If it is hard to get wrong, is it still dumb? Being able to verify with your own eyes that the redacted parts are indeed redacted is a pretty strong benefit to that process. You'll need to train staff to properly black out stuff (no idea what they do, heavy cardboard cut-outs or cutting out the censored content and using a black background for the scan?), but once that process is in place, it works.
With software you either need vetted and approved, very expensive software, or you have to accept a much higher error rate, because the operator cannot verify the results of the process with certainty.
I think the correct solution is a machine that prints out both a human- and machine-readable representation of the vote. The voter can confirm that the human-readable representation is correct, and you can randomly hand-count a few boxes of ballots to check that the hand-count matches the machine-count.
An election doesn't need to be tamper-proof we just need to be able to detect tampering well enough to make tampering a loser's game.
You could do such a hybrid system, but honestly purely paper based systems seem to work well enough in practice. Eg Germany uses paper and human counting, and the results are usually available fairly quickly.
The problem with randomly hand-counting a few boxes of ballots is that you then need to convince people that the random selection was uniform and fair and actually random.
There are methods to do that, but there are at least as complicated and full of cryptographic finesse, that they ain't simpler than vetting an electronic voting system in the first place.
Having said that: human counting isn't fool proof and is still open to abuse and tampering.
It's mainly that any village idiot can in-theory audit the human-run system, and that it would take a conspiracy with lots of people to engage in wide spread tampering.
The more people involved, the harder it is to prevent leaks.
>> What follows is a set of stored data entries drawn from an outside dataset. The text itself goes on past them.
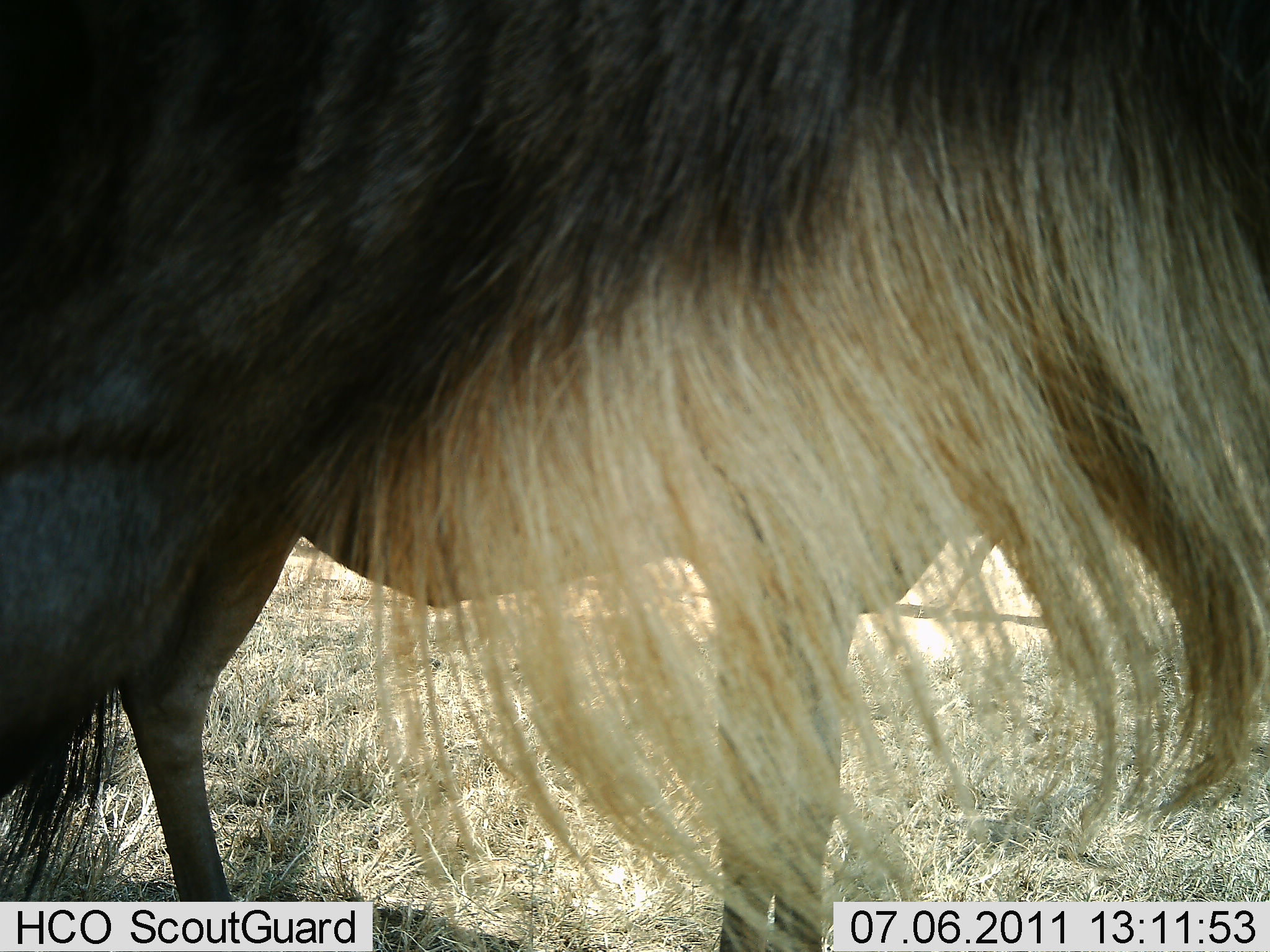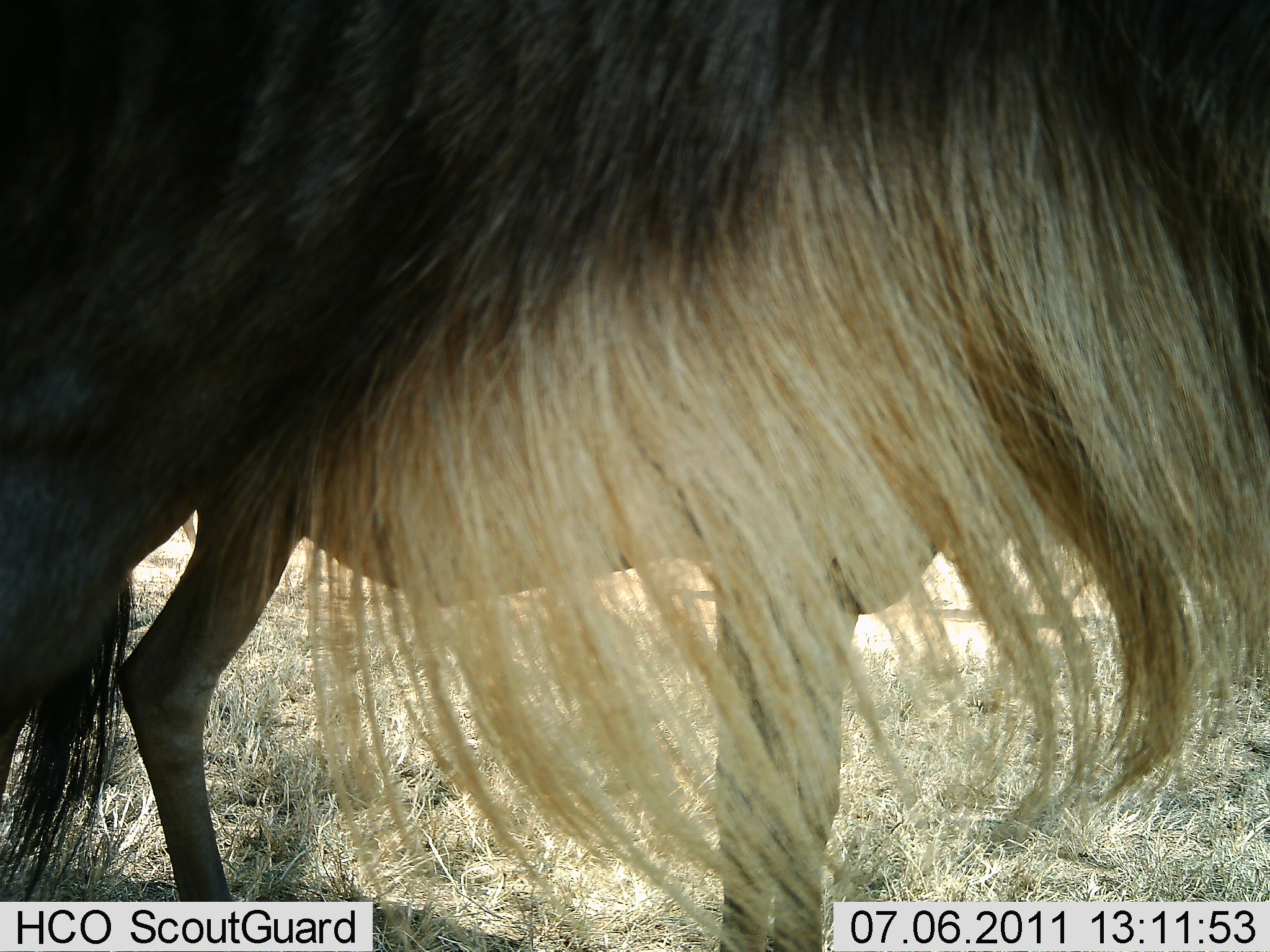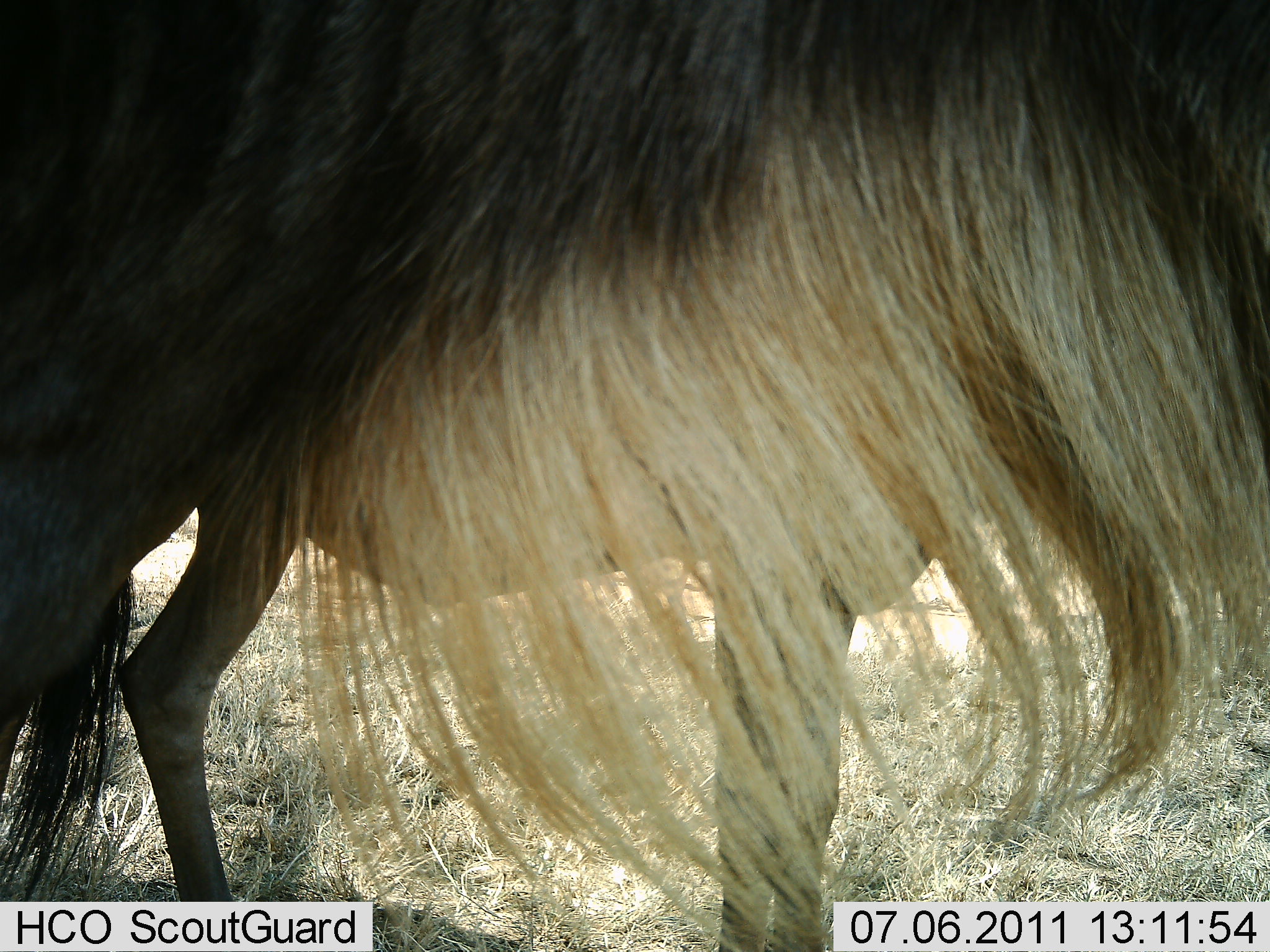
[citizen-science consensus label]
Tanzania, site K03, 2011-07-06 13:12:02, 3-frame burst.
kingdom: Animalia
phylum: Chordata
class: Mammalia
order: Artiodactyla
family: Bovidae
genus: Connochaetes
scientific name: Connochaetes taurinus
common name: blue wildebeest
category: wildebeest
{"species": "wildebeest (blue wildebeest) (Connochaetes taurinus)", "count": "1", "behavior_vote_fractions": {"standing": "91%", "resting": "0%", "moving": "9%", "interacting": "0%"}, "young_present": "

Right, otherwise the problem would be trivial. If it wasn't clear, the plan was the printed ballot would anonymously go in a box to be machine counted.
Yup, but they can do so with old-fashioned paper ballots too. Any security measures for paper ballots will also work with my idea, and the machine could also do fancier things like printing out a timestamp and signature of the timestamp . I really want things to be simple though: if the system of voting is too complex, then it will be distrusted, and distrust in the voting system is toxic to democracy.
What they can't trivially do with any system including paper ballots is remove ballots, compared to digital voting machines where you can add e.g. -100 votes to candidtate A, 100 votes to candidate B, thus ensuring that the total-votes field is correct while advantaging candidate B -- this was actually demonstrated by a security researcher on a Diebold touch-screen machine.
FOIA reports usually have a small textbox over the redacted information with a reference to the reason for redaction, likely made in Adobe PDF. Then the docs are either printed and scanned or just converted to an image only PDF.
With software you either need vetted and approved, very expensive software, or you have to accept a much higher error rate, because the operator cannot verify the results of the process with certainty.